Well, that's the theory. In practice, in American politics today, it's the right that pushes politics into absurd overtimes. In California, Republicans want to rerun last fall's gubernatorial election by waging a campaign to recall the recently reelected Gray Davis. In Texas last week, Tom DeLay tried unsuccessfully to reopen the state's decennial reapportionment process, which was signed, sealed and codified last year.
In each instance, Republicans abruptly announced the resumption of hostilities that by law and custom were over, for the simple reason that the Reeps thought they could win big. To be sure, some democratic niceties may get trampled in their zeal. By law, reapportionments are to be enacted just once a decade, following the census, which keeps the majority party from perpetually reinventing districts to its own advantage (and the bewilderment of constituents). But with Republicans winning control of the Texas Legislature last November, DeLay was certain he could squeeze more GOP congressmen out of Texas if his Austin underlings would just redraw those lines one more time.
Similarly, ever since California instituted recall elections in 1911, they've been meant for public officials who violate the law or outrage public morality. Not even the people behind the Davis recall campaign, however, allege that the governor has done anything legally or morally questionable since his reelection last November. Indeed, the period since November has been the first and only time in his quarter-century in elective office that the term-limited Davis hasn't been obsessively raising money, there being no further office for which he can plausibly run.

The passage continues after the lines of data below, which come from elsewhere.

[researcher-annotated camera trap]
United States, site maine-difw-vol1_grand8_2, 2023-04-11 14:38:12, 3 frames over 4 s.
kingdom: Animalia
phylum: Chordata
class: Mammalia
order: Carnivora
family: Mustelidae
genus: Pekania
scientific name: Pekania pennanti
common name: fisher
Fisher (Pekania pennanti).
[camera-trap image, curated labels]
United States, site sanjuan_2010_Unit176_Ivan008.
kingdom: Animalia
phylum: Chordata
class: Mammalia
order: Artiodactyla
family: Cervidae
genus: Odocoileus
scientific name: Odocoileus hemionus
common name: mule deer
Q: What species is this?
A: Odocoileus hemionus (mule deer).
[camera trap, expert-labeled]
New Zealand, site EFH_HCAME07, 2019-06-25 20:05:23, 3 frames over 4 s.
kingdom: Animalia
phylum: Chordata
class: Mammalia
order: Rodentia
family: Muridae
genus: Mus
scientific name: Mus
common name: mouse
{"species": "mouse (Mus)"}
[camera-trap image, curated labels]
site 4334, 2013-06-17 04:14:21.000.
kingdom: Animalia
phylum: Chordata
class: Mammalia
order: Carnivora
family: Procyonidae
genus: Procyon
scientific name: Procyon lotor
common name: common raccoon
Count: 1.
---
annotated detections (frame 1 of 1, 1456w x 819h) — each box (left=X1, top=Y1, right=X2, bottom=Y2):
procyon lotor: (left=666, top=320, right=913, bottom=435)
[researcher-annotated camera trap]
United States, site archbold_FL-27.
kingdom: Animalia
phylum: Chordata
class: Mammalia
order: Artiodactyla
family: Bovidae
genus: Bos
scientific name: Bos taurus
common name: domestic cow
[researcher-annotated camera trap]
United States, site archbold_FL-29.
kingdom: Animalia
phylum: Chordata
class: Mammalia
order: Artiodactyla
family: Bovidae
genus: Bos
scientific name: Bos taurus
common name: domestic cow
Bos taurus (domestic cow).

Davis' sin is his unpopularity; his approval ratings hover in the mid-20 percentiles. Republican right-wingers remain incredulous that they couldn't knock off Davis last fall, so they've begun collecting the million-plus signatures that would force a recall vote. They're not half so incredulous, though, as California voters will be if they find themselves plunged into yet another gubernatorial contest just months after the relentlessly negative race between Davis and GOP nominee Bill Simon produced a record-low turnout.
The recall process itself can be a travesty of democracy. The ballot includes a "yes" box and a "no" box for the recall proper, followed by a list of candidates vying to succeed the recallee. If the yes votes prevail, the next governor of America's mega-state need only win a plurality among what is sure to be a multitude of candidates who will have plunked down the bucks to appear on the ballot. There are no primaries, no conventions to winnow the field to one candidate from each party.
Then again, the Republican who recently announced that he'd fund the signature gathering and run for governor on the recall ballot, U.S. Rep. Darrell Issa of San Diego, seems something of a travesty himself. Issa, who made his fortune in car alarms, first sought statewide office in 1998, when he ran for Barbara Boxer's Senate seat but lost the Republican primary. He was finishing strong, but revelations about his life as a businessman -- among them, brandishing a handgun at an employee, and a dubious-looking fire that destroyed his Cleveland factory (the insurance company suspected arson and refused to pay him) -- toppled his candidacy.
But by running in a recall, where the focus is all on Davis, Issa could slip through this time around. Moreover, were he to wait until the next scheduled election in 2006, there would likely be the little matter of dispatching Arnold Schwarzenegger in the GOP primary. This way, Issa may well elude the Terminator, who's busy making pictures just now, having naively assumed that the next gubernatorial election would be held as scheduled.
In his defense, Issa can argue that he's not gaming the system any more grotesquely than his capo in the House, DeLay. One of the Hammer's distinguishing characteristics is his refusal to accept as settled any political decision that goes against him. In 1998, it was above all DeLay who pushed for Bill Clinton's impeachment in the wake of a midterm election in which Republicans lost seats chiefly because the American people didn't want them to impeach Clinton.
The plebiscite suddenly called to exploit a shift in public sentiment, the ceaseless redrawing of districts to maximize the margin of the majority party, the (come to think of it) election of a president by a partisan court -- these are less the marks of a mature democracy than they are of a banana republic. Which, I suppose, is what you get from a government of banana Republicans.
Harold Meyerson is editor-at-large of the Prospect.